June 17, 2014
Chicago Bridge & Iron | CBI
Prescience Point is releasing a new report on Chigago Bridge & Iron. The report reveals how the company has used creative acquisition accounting to conceal losses.
Download Report Please click here to read our full disclaimer.Prescience Point is releasing a new report on Chigago Bridge & Iron (NYSE: CBI). The report reveals how the company has used creative acquisition accounting to conceal losses, resulting in GAAP financial statements divorced from its economic realities. Management has misled shareholders and analysts into believing that nothing is wrong with its Shaw Group acquisition or business.
After acquiring Shaw Group in 2013, CBI made unusual and repeated retroactive adjustments to its purchase price allocation. Doing so enabled CBI to amass a ~$1.56B reserve that can be converted directly into gross profit to offset future costs, thereby inflating profitability, but also resulting in dramatic deterioration of CBI’s earnings quality. In 2013, CBI reported Adj Net Income of $454m, the highest in its history, and CFFO of -113m, the lowest in its history. CBI is struggling with certain Shaw contracts that may prove to be severely loss making, and the reserve is being used to mask their financial impacts and CBI’s increasingly fragile financial condition.
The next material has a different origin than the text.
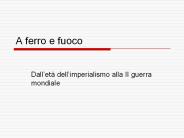 A ferro e fuoco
Q1’2014 results confirm our expectations that CBI continues to face headwinds, including continued losses, divergence of earnings and cash flow, and a rising dependency on debt. While the company has $1.35B in revolver availability, we believe CBI will be forced into a goodwill write-down or financial restatement, either of which would trigger debt default, heightening the risk of a liquidity crisis or dilutive equity raise.
Meanwhile, Wall Street analysts are missing the forest for the trees, assuming CBI’s reported financials represent its future and anchoring their projections to CBI guidance and reported Adj EPS, both of which are significantly inflated by non-cash income from the release of the reserve. We believe CBI has presented itself to the investing public in a highly questionable manner and that, as a result, it has been successful in its efforts to inflate its stock price beyond reasonable measure. Based on our analysis, CBI stock is worth ~$37 per share, ~49% below current trading levels.